***** Record excerpts
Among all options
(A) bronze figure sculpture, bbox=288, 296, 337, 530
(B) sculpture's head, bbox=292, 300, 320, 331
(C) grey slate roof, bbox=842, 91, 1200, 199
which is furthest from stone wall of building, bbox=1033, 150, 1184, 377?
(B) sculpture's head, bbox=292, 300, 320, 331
**********
***** Record excerpts
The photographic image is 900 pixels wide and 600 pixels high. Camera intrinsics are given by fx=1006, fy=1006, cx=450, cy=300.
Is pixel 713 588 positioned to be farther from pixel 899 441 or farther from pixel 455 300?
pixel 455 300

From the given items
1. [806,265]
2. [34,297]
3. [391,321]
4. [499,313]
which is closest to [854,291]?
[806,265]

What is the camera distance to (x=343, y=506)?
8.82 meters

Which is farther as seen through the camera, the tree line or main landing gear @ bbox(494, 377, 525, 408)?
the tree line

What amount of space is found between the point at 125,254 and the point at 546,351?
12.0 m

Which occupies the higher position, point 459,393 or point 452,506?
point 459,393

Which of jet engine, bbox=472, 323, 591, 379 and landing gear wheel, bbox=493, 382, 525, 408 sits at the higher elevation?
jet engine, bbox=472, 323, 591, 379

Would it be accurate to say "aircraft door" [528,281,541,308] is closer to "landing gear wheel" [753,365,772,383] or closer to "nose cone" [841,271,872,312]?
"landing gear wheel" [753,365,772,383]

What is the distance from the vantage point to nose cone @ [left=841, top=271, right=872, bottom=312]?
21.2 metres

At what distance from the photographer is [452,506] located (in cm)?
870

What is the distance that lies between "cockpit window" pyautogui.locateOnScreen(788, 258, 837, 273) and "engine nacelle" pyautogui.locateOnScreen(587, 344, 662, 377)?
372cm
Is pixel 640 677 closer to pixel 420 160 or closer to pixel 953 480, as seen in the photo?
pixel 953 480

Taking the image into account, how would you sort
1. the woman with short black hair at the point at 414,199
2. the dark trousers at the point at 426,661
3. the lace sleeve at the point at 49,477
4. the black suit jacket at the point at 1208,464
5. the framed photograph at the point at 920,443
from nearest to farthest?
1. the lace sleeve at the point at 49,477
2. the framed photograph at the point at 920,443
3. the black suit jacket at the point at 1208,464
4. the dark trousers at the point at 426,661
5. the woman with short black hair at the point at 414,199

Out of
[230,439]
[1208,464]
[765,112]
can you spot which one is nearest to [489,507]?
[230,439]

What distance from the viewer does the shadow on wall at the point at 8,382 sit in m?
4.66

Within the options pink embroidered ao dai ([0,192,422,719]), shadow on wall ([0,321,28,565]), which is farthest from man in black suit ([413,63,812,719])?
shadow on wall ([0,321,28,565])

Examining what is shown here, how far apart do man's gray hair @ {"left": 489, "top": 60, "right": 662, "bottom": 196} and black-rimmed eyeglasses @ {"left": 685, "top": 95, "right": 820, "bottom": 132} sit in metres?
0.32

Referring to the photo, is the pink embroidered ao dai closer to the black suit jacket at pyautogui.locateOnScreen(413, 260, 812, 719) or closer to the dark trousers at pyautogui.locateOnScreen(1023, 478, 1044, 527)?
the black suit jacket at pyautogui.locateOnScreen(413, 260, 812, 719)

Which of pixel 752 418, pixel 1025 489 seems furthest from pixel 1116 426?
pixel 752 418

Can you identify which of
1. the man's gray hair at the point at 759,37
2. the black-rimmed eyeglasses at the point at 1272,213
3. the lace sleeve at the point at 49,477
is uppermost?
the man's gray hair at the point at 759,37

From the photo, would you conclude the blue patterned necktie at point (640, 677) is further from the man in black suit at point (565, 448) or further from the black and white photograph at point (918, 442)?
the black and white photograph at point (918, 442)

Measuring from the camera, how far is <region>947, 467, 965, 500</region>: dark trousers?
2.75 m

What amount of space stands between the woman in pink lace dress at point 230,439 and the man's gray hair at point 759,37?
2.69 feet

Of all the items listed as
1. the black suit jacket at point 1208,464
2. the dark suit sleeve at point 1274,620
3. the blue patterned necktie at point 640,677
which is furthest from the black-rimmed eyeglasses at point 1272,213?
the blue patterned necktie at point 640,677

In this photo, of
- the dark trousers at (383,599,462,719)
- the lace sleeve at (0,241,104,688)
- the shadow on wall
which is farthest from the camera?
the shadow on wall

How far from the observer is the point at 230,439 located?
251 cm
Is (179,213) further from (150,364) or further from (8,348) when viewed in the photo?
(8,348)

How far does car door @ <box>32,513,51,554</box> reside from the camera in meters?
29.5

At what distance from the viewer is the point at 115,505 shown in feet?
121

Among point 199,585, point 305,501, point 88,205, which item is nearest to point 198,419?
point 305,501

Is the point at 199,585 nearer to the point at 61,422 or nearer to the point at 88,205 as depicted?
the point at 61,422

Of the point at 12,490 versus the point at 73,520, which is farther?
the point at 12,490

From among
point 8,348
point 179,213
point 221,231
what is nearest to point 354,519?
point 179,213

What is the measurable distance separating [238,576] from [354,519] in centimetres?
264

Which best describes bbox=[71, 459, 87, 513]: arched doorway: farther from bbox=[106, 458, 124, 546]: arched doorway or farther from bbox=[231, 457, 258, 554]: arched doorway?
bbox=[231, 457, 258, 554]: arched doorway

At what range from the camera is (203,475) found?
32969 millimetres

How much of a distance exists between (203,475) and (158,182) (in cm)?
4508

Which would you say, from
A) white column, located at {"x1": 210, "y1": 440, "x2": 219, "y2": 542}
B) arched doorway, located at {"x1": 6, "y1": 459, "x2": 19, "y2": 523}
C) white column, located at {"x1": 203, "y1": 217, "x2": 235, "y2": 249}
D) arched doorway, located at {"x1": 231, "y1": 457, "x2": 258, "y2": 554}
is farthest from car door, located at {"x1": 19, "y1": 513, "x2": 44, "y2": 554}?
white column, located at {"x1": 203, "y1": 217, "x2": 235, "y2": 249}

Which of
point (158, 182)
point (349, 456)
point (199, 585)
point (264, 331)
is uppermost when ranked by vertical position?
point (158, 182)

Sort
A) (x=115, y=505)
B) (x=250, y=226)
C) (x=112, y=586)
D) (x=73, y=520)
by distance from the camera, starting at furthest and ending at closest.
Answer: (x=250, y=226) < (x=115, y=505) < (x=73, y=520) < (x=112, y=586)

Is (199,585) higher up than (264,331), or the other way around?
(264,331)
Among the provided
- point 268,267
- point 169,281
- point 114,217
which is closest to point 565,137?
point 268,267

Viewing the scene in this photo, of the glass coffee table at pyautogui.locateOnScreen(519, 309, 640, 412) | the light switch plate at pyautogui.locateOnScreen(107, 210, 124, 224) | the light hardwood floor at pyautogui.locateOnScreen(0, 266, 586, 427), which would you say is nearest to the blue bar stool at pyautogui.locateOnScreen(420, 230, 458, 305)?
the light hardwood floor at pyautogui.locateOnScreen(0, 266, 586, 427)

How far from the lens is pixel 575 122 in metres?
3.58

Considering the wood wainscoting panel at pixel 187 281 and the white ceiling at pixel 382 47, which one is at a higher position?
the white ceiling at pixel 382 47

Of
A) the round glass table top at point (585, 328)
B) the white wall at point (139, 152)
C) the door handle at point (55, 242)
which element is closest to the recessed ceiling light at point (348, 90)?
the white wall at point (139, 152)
**********
• [Exercise]:
Which lines in the records above contain the string "hair"? Pick out each one and copy it in full, treating case as significant.

• [Reply]:
1. the woman with short black hair at the point at 414,199
5. the woman with short black hair at the point at 414,199
Examining what is shown here, how far apart do man's gray hair @ {"left": 489, "top": 60, "right": 662, "bottom": 196} and black-rimmed eyeglasses @ {"left": 685, "top": 95, "right": 820, "bottom": 132} sit in metres?
1. the man's gray hair at the point at 759,37
the man's gray hair at the point at 759,37
What amount of space stands between the woman in pink lace dress at point 230,439 and the man's gray hair at point 759,37?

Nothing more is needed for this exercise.